#### EXERCISE PROMPT
Starting at the line that contains "How far is (332,368)" and running through the end of the data, both ends included, swap "camera" for "viewer" and write those lines out again with nothing else changed.
** start SUPPLIED INFORMATION **
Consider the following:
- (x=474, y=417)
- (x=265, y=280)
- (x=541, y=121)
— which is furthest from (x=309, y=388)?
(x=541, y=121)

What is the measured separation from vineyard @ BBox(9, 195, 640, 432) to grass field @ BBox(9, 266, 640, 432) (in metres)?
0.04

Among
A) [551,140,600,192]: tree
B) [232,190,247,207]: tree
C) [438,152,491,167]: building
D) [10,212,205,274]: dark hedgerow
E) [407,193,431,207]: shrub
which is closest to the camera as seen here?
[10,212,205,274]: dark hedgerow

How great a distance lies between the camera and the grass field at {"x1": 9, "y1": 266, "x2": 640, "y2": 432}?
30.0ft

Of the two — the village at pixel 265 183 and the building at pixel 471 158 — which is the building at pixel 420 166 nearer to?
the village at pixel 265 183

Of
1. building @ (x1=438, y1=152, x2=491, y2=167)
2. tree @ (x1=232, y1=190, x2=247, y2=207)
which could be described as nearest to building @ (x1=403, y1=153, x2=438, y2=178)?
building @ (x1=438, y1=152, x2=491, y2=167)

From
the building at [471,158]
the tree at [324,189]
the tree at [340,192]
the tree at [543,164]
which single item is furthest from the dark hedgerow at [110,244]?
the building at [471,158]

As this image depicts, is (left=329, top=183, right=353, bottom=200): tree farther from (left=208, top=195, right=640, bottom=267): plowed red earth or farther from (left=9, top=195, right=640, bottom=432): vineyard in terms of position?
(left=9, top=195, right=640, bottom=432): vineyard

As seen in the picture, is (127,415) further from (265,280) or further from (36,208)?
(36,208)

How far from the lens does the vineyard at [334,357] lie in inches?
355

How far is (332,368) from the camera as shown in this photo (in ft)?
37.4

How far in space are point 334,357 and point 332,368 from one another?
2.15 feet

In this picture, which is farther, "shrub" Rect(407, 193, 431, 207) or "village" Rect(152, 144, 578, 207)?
** end SUPPLIED INFORMATION **
#### RESULT FOR THIS EXERCISE
How far is (332,368) from the viewer as shown in this photo (in ft)?
37.4

How far in space are point 334,357 and point 332,368 from one another?
2.15 feet

In this picture, which is farther, "shrub" Rect(407, 193, 431, 207) or "village" Rect(152, 144, 578, 207)?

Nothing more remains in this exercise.